O assassinato do líder de esquerda apontado no item 8 se refere ao atentado contra Giacomo Matteotti em 1924, que foi sequestrado, jogado no porta-malas de um carro e apunhalado inúmeras vezes. Giacomo Matteotti foi deputado federal e ganhou notoriedade por denunciar o fascismo e seus métodos violentos, inclusive publicando o livro The Fascisti Exposed: A Year of Fascist Domination.
Na atualidade, pode-se encontrar dois paralelos para Giacomo Matteotti. O mais óbvio é o ex-presidente Lula, que apesar de não ter sido assassinato, foi arbitrariamente retirado do jogo político, através de processo judicial parcial e manipulado que lhe rendeu condenação em tempo recorde, prisão próxima das eleições e proibição de conceder entrevistas para que sua voz não influenciasse o escrutínio de 2018.
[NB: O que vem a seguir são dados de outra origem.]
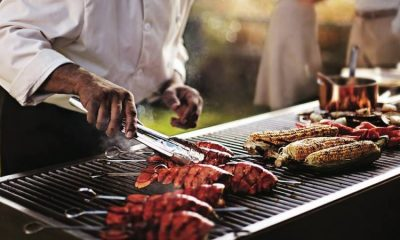 special-occasions-bbq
O segundo paralelo é o assassinato da vereadora Marielle Franco, em 14 de março de 2018, que denunciou o abuso de autoridade praticado pela Polícia Militar fluminense, além de confrontar os milicianos da Zona Oeste carioca, que possuem íntima, antiga e duradoura relação com a família do presidente da república.
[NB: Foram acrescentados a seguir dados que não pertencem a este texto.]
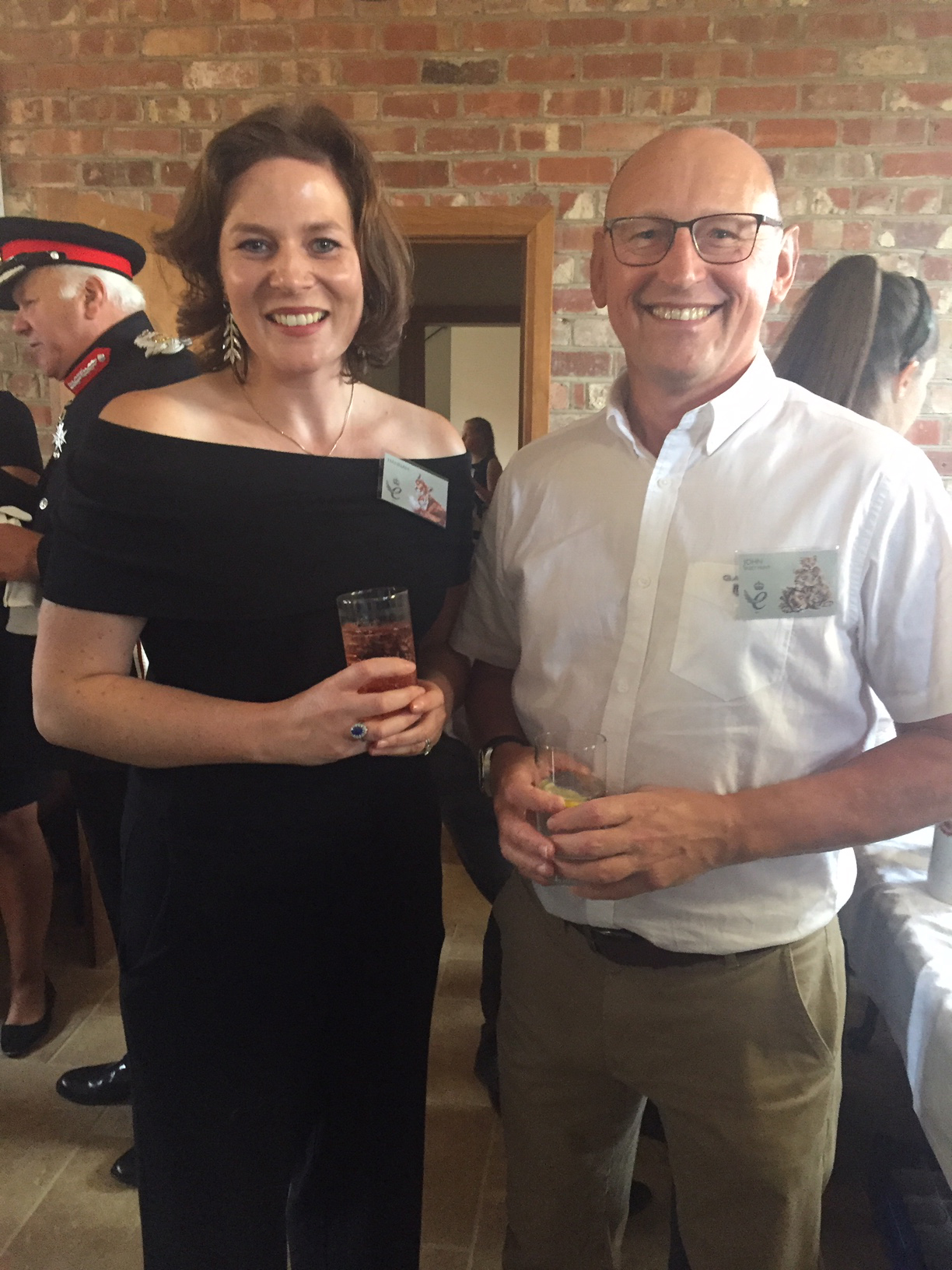 Above: John Skeet of Skeet Print, who gave a lovely speech at the event, with Hannah Dale.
O atentado indicado no item 9 foi o sofrido por Mussolini em outubro de 1926 e foi essencial para justificar a implementação do estado fascista, autoritário, policialesco e centralizador que lhe assegurou a posição de ditador (como 1º Ministro entre 1922 e 1943 e como II Duce entre 1943 e 1945). Cabe um paralelo, ainda que mitigado, com o atentado que assegurou a vitória nas eleições presidenciais de 2018 ao Bolsonaro. Mitigado porque, apesar dos ataques frequentes do wanna be Duce às instituições democráticas, essas ainda resistem, mesmo com um Congresso que faz vistas grossas aos seus mandos e desmandos.
A aproximação entre cristãos e fascistas apontada no item 10 foi formalizada através do Tratado de Latrão, ou Tratado de Santa Sé, que além de reconhecer a soberania do Vaticano enquanto Estado e indeniza-lo por perdas de territórios decorrente do Risorgimento, movimento de unificação da Itália (1815 – 1870), também elegeu o catolicismo como religião oficial da Itália, estabeleceu o ensino confessional obrigatório nas escolas italianas, concedeu efeitos civis ao casamento religioso, aboliu o divórcio e proibiu que clérigos que abandonassem a batina fossem admitidos em postos públicos.
Não exatamente com os católicos, mas com as denominações cristãs neopentecostais, o atual governo reza cartilha semelhante, determinando que, ao contrário do que orienta o CNJ e o que entende o STF, o sexo biológico é o único apto a determinar gênero, pregando que “meninas vestem rosa e meninos vestem azul”, entregando cargos chefes a indicados por fundamentalistas religiosos, desviando (não no sentido legal, mas no sentido moral) verba da cultura para fomento a eventos religiosos, direcionando verbas publicitárias a concessionárias de televisão ligadas ao fundamentalismo evangélico e reprimindo minorias sob justificativas bíblicas.
A história ensina aos que querem aprender. Os fatos estão postos e o filme se repete, um pouco mais tosco, é verdade, mas com semelhança assustadora. É aconselhável que os setores progressistas deixem suas divergências de lado e articulem um grande bloco de resistência democrática para que não precisemos cantarolar a ode à “fiore del partigiano”.
Eu não quero ter que cantar Bella Ciao.